M. micrantha Pall. ex Lehm., misapplied

Map 1305, Pl. 309 f, g

Plants annual, with slender taproots. Stems 2–20 cm long, erect or ascending, not rooting at the lower nodes, solitary or few to several, unbranched or with few ascending branches, densely pubescent with fine, loosely ascending to spreading, usually minutely pustular-based hairs, at least some of these hooked at the tip. Leaf blades 1–2 cm long, 4–7 mm wide, lanceolate to narrowly oblong-elliptic or oblanceolate, rounded or broadly angled to a bluntly pointed tip, the surfaces and margins densely pubescent with fine, loosely ascending to spreading, minutely pustular-based hairs, at least some of these hooked at the tip. Inflorescences solitary at the stem tips, the spikelike racemes usually with additional solitary flowers in the axils of the median (and sometimes even lower) leaves, the flowers with stalks lacking or nearly so at flowering, elongating to 0.6–1.0 mm at fruiting and strongly to loosely ascending at fruiting, those above the apparent foliage leaves lacking bracts. Calyces 1.5–4.0 mm long, actinomorphic, 5-lobed about 1/2 of the way to the base, the lobes all more or less similar in appearance, narrowly triangular, densely pubescent with short, appressed hairs, these straight at the tip, the tube also with sparse to moderate spreading hairs that are hooked at the tip. Corollas 1.5–2.5 mm long, broadly funnelform to trumpet-shaped, the tube 0.6–1.0 mm long, the spreading portion 0.8–1.2 mm in diameter (measured across the tips of the lobes), light blue to blue, sometimes with a yellow spot in the throat, the outer surface often yellowish below the lobes. Stamens inserted toward the base of the corolla tube. Style 0.2–0.3 mm long, shorter than the nutlets. Nutlets 0.5–1.0 mm long, greenish brown. 2n=24, 36, 48. April–June.

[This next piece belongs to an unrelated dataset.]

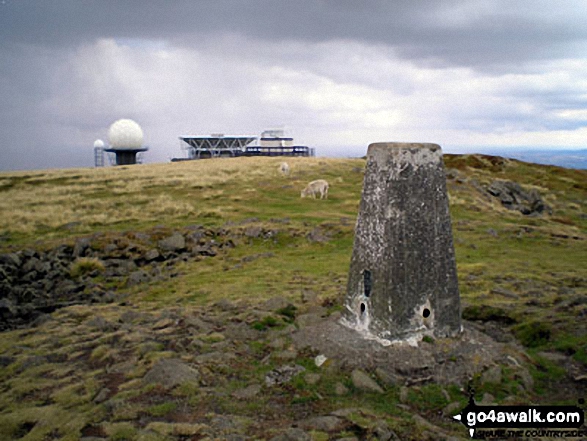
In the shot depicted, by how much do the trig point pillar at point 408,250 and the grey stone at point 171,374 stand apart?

Introduced, uncommon, known thus far only from Linn, Montgomery, and St. Louis Counties (native of Europe, introduced widely but sporadically in mostly the northern U.S., Canada). Tops of bluffs; also lawns and open, disturbed areas.

The nomenclature of this taxon remains controversial because of ambiguities in the application of names. Gleason and Cronquist (1991) called the species M. micrantha Pall. ex Lehm., which is the oldest name potentially applied to it. This was in agreement with the analysis of Stroh (1935), who suggested that the names M. micrantha and M. stricta applied to the same taxon based on his analysis of the literature and possible type specimens in the herbarium of the Royal Botanical Garden in Berlin. Other authors, however, have doubted that the two names in fact refer to the same taxon. For example, Al-Shehbaz (1991) suggested that, based on the published characters of yellow axillary flowers and wrinkled nutlets, the name M. micrantha should refer to a taxon in some genus other than Myosotis. Because the original publication of M. micrantha cited no type specimens and is therefore of somewhat uncertain application, the present treatment follows most of the recent European floristic literature in accepting M. stricta as the correct name for the taxon in question.

Myosotis stricta was first reported for Missouri by Christ (1984) from a site in Bee Tree County Park (St. Louis County) and has been found only rarely in the state.